Getting the job done, whatever the sacrifice was manifestly the Nadirs' child-raising philosophy. They'd carefully budgeted for the computer equipment and books, in English and Kurdish, that filled one wall of the living room. Money had also been set aside for a larger home, closer to the private high school that Mivan attended, and that her ten-year-old sister, Avin, and Parosh were expected to attend in turn. Everything about their family life spoke eloquently of hope and aspiration. "I want to build things, like my mother," Mivan had said on the mountain.

At every turn in Kurdistan, I heard that word "build." I heard it from men like Majid, who'd had their fill of violence. It had the quality of a mantra among the young:"You can't build a nation with weapons," said Ranja Tahir, 20, an economics major at Suleimaniya University. And it was an outright article of faith among women. Even among women such as Feiza Majid Talabani, the Mata Hari of Kurdistan.

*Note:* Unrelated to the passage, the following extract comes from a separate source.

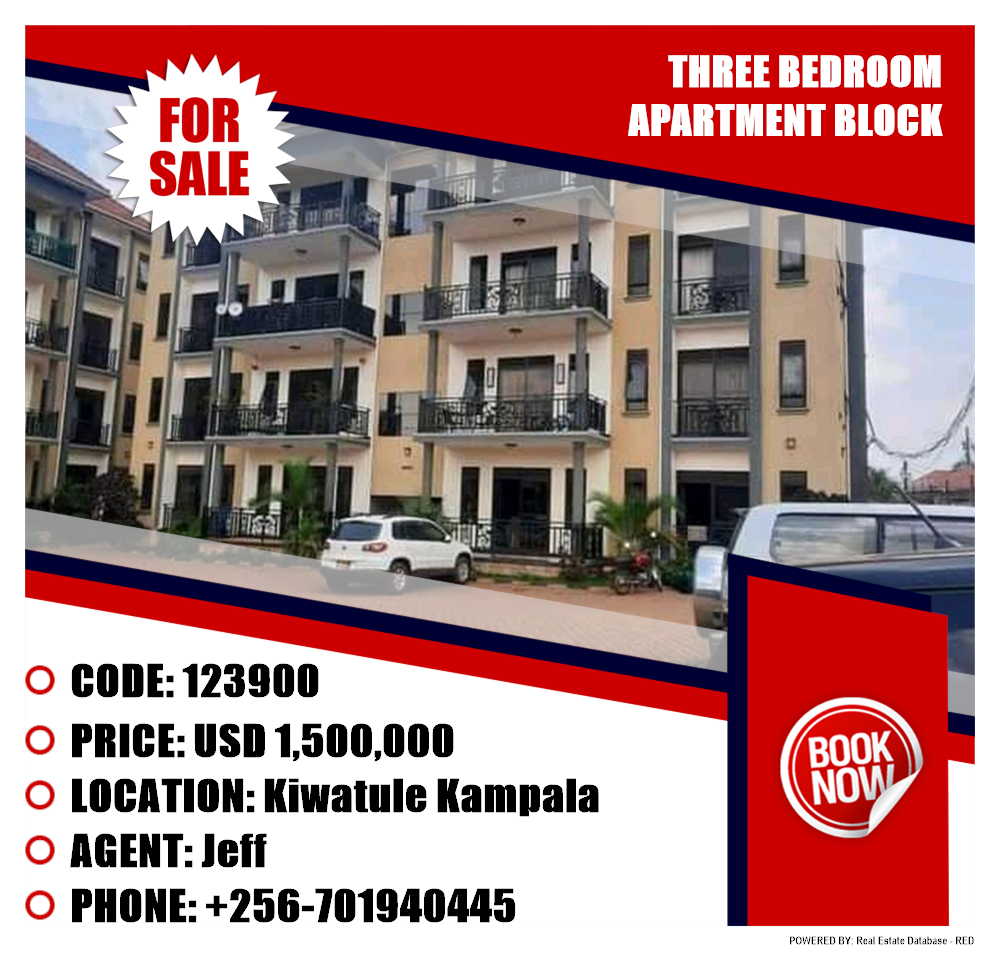 3 bedroom Apartment block  for sale in Kiwaatule Kampala Uganda, code: 123900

Feiza was an unlikely spy. Short, a bit round, and gregarious, she had jogged over to introduce herself at a peshmerga female officers' training base. We chatted while her fellow trainees fired practice rounds of rocket-propelled grenades.

She had been infiltrated into Kirkuk early in the 2003 war to unseat Saddam, a 25-year-old disguised as a fragile elderly woman, with a cell phone and miniature camera hidden under her robes. For a month, until the city fell under a joint Kurdish and American attack, she provided daily reports on Iraqi Army troop movements.

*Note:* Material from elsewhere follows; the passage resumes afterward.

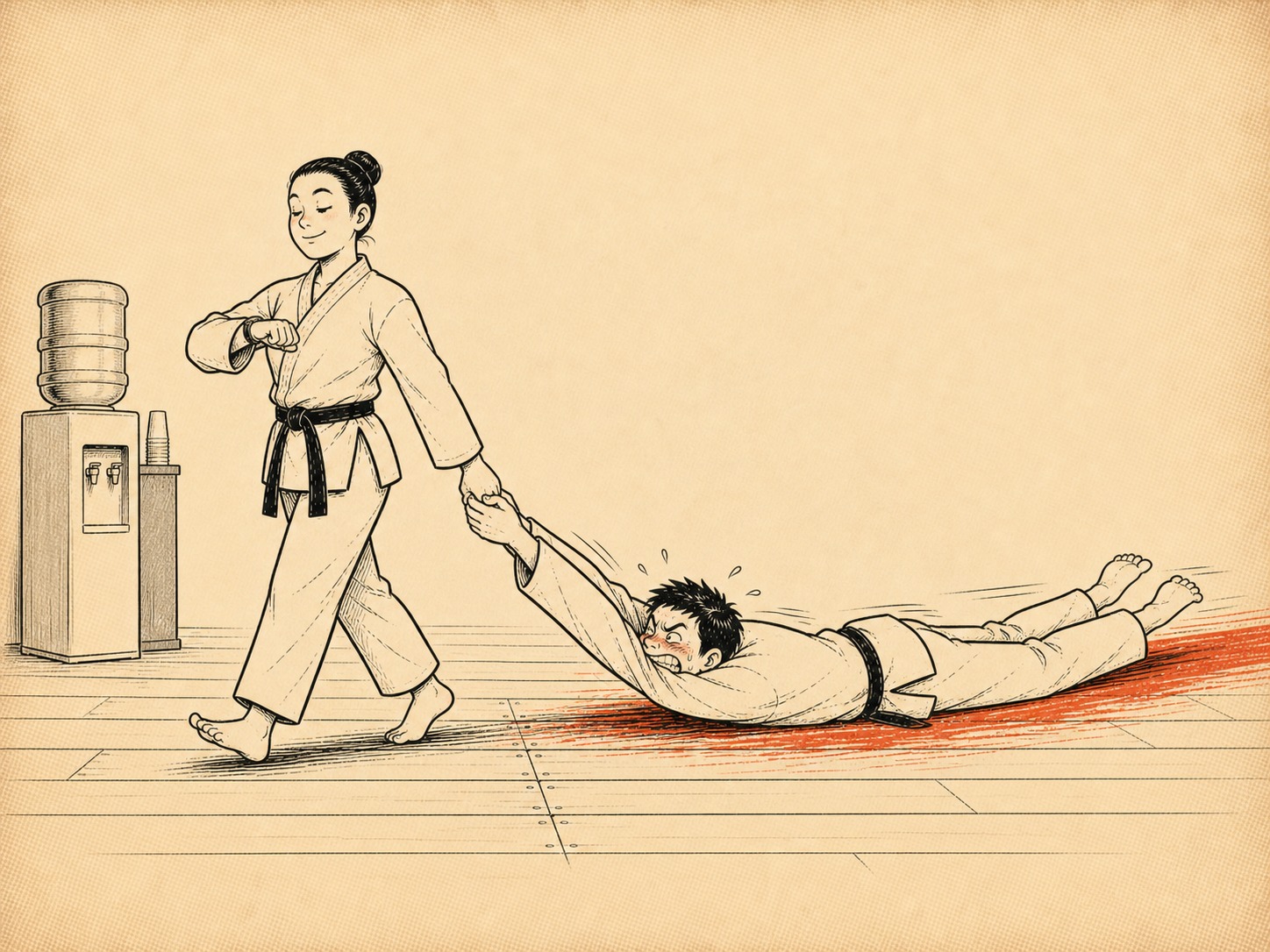 Uke still gripping nage's wrist while being dragged away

I asked if she'd been frightened. "We all only die once," Feiza answered, "and if you're a Kurd, death is near every day."

It was a Warrior's response—in Kurdish, peshmerga means "those who walk before death"—and I expected the rest of our conversation to be in the same militant vein. I was wrong. "You have to understand, I didn't join the army because I want to shoot people," she said. "It's because I believe women bring a different idea to an army's purpose. Women are builders, not destroyers. Building, that's what needs to be done now."

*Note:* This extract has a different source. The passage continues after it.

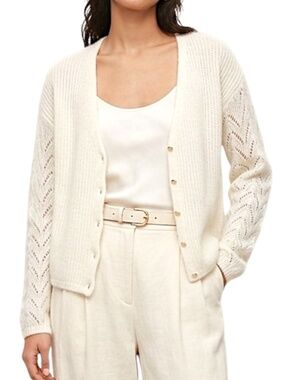 Aritzia Wilfred ivory alpaca blend front to back pointelle sleeve cardigan M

Building is what Iraqi Kurds have been doing, across the protected zone, in an orgy of urban expansion. The unmistakable effect, as one Kurdish official put it, is "facts on the ground," a separate Kurdistan so complete in its physical weight—and institutions—that its existence is a fait accompli.

Kurdish cities like Suleimaniya, and Erbil in the western sector, are mazes of unmapped, cement-choked streets lined with cranes and half-finished apartment blocks. Majid Abdulrahman, the harried director of housing for Erbil, estimated that the money spent on residential building in 2005, valued in dollars, will be 40 times the level in 1996. When I asked what Erbil's population might be, he shook his head: "I have absolutely no idea." He added that he had no city plan for Erbil in his office. "If such a thing exists, and I doubt it, I've certainly never seen it. I'd refer you to the ministry of planning, but we don't have one."

The outskirts of the city are a patchwork of shantytowns, swollen with refugees from outside the protected zone, where a third of Iraq's Kurds still live. Their streets chart an unintentional time line of human lodging, recording the march from mud-walled huts to cinder-block bungalows to two-story villas; each mutely declares how long each family has resided there, adding handmade bricks and tar-paper roofing, piece by piece, year by year.

In what was once a low-rise residential neighborhood next to Erbil's central market, a six-million-square-foot (550,000-square-meter) commercial plaza, the City Centre Project, was rising. Its architects foresee 6,000 shops and other businesses in the one-billion-dollar complex, which is to include four 30-story office towers.

Scratch the surface of Kurdistan's building boom, however, and it's clear the prosperity is mostly veneer. Apart from the construction itself, Kurdistan has virtually no industry. From 1996 to 2003 money flowed into the region under the UN's controversial oil-for-food program, which allowed Iraq to export oil and purchase flour, rice, milk, and other staples. That money has now dried up. Meanwhile the program stunted the region's once healthy agriculture: There was no reason for Kurdish farmers to keep raising wheat in competition with handouts.